—Si j'ai d'autres péchés à me reprocher, mon corps souffre, ma mémoire faiblit… ma voix expire, n'exigez pas trop en un pareil moment. Le châtiment passe, je crois, les fautes… Absolution!
—Vous ne parlez pas des crimes? demanda le moine.
—Les crimes?… murmura-t-elle avec stupeur.
—Oui, les crimes? poursuivit le confesseur d'une voix éclatante. La force vous manque, je le crois, mais je puis vous aider. Vous avez confessé la vanité et l'orgueil. Mais la luxure!… ce crime hideux qui a rongé votre jeunesse et jusqu'à votre âge mûr, ce péché mortel que vous avez arboré comme un étendard pour vous créer des légions d'assassins!
—Moine! s'écria la duchesse en se soulevant d'une main sur son lit.
—Confessez! dit solennellement le religieux; confessez, si voulez qu'on vous absolve!

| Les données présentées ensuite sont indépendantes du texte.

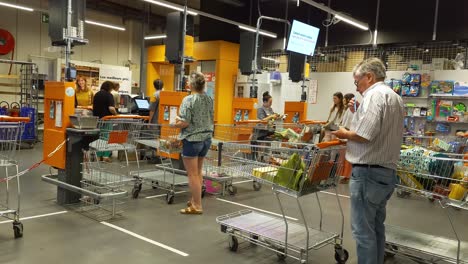 Customers-queueing-with-shopping-trolley-at-the-checkout-counter-of-the-Colruyt-warehouse-in-Brussels,-Belgium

Frappée de terreur, la duchesse, au lieu de répondre, cherchait à voir, sous le capuchon, les traits de l'homme qui osait lui parler ainsi:
—Passons à l'homicide! continua l'implacable confesseur. Comptons: Henri III assassiné, Henri IV frappé deux fois, Salcède roué sur un échafaud, la Ramée mort sur un gibet, et ces milliers de soldats tombés sur les champs de bataille, et ces victimes expirant dans les ténèbres des prisons, et ces enfants morts de faim avec leurs mères, et ces familles de spectres qui pendant le siège de Paris ont rongé des cadavres pour soutenir leur misérable existence, tandis que vous buviez dans votre palais à l'usurpation du trône de France! confessez, duchesse, confessez! si vous ne voulez pas paraître au tribunal de Dieu avec cette épouvantable escorte de victimes qui vous maudissent.
La duchesse voyait de ses yeux hagards tous les assistants s'approcher avidement de l'embrasure des portes et guetter sa réponse à ce terrible interrogatoire.
—Qui êtes-vous donc? murmura-t-elle.